Tuesday, September 22, 2009

Hanoi: The Truth

Upon reading a “Trip to Hanoi”, I had to reread my Vietnamese history in order to get a sense of what was happening in Vietnam when Susan Sontag was visiting Hanoi. 1968 was the year of a turning point in Vietnam. It was during this time that the Tet Offensive shocked America and displayed the NVA tenacity and persistence in the Vietnam War.
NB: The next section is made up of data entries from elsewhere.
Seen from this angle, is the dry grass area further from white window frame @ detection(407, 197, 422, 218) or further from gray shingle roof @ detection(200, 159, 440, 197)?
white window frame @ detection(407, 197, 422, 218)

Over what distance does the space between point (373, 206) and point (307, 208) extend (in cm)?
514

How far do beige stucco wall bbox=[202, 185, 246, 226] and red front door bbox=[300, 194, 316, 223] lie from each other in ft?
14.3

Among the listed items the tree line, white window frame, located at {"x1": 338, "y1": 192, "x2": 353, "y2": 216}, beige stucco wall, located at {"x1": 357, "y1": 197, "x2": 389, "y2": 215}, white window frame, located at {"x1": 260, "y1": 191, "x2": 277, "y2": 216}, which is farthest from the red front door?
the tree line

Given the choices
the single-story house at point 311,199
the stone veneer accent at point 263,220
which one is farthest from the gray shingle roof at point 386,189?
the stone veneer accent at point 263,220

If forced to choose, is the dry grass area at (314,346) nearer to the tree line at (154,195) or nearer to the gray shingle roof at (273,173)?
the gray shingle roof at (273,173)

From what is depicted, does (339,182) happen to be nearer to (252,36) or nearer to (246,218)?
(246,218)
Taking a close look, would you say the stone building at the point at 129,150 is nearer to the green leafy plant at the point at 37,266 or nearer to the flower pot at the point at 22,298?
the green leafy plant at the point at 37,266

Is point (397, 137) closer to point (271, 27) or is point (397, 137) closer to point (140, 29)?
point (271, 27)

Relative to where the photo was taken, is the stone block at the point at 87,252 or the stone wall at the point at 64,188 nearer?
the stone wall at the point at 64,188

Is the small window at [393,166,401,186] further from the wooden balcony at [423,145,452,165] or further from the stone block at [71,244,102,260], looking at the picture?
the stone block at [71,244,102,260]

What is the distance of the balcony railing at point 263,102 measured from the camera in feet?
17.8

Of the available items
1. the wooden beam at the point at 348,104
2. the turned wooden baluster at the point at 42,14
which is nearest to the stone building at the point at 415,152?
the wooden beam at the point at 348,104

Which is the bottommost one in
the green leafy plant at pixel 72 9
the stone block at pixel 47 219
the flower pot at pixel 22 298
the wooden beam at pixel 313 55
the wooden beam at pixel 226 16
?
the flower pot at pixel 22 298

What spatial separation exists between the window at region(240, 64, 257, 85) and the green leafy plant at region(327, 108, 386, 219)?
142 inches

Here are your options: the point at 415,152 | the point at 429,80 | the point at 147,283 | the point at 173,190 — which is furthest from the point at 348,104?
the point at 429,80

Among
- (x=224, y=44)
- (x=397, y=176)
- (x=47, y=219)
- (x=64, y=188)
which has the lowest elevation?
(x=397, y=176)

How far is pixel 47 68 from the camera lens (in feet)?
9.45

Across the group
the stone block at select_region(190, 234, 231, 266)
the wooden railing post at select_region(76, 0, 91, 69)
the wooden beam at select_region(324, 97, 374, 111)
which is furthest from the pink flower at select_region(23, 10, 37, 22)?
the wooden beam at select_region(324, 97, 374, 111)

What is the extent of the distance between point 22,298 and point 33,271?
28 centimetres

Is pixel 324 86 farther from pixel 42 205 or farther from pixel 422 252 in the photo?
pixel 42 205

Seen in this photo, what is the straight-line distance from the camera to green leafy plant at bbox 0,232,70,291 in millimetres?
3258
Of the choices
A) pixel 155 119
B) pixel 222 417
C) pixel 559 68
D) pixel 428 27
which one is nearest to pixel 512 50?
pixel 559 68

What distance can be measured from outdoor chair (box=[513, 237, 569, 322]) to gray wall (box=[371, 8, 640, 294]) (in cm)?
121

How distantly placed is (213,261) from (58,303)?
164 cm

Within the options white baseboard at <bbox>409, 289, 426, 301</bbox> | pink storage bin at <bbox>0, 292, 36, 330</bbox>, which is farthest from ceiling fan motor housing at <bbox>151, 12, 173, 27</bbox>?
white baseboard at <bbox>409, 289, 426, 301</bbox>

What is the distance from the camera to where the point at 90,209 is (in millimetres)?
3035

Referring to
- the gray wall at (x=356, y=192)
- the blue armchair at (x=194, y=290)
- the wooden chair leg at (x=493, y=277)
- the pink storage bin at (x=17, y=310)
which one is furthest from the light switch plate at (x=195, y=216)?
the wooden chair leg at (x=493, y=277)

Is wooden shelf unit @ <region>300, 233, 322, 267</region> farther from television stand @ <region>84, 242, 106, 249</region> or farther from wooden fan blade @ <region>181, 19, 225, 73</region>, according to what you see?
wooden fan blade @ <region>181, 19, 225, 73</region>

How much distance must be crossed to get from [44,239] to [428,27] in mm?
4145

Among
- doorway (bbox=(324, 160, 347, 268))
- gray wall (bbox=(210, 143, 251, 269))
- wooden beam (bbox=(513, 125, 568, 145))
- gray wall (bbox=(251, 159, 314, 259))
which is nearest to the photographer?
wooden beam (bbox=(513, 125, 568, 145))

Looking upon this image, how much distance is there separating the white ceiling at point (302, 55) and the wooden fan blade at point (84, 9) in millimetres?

The context of Sontag’s trip is important because it represented a time where the tension in the US against the war was at its peak and liberal sympathizers, such as Sontag herself, were a large part of American society.

An interesting and honest observation that Sontag makes during her trip to Hanoi is that things were not a “ideal” as the sensationalized image of their trip created in the liberal atmosphere in the US. She likened her arrival to Hanoi as “meeting a favorite movie star, one who for years has played a role in one’s fantasy life, and finding the actual person so much smaller, less vivid, less erotically charged, and mainly different.” The expectations of heartfelt exchanges, sympathy, and compassion were all withered away by the language barrier and the disconnect that she felt with the North Vietnamese people. Although she believed her “sense of solidarity with the Vietnamese” was “genuine and felt”, she realized the truth of the matter is that it was “developed at a great distance from them”. In many ways the culture gap prevented Sontag from communicating the things she felt for the Vietnamese people, and she experienced the harsh contrast between presumptuous expectations and reality.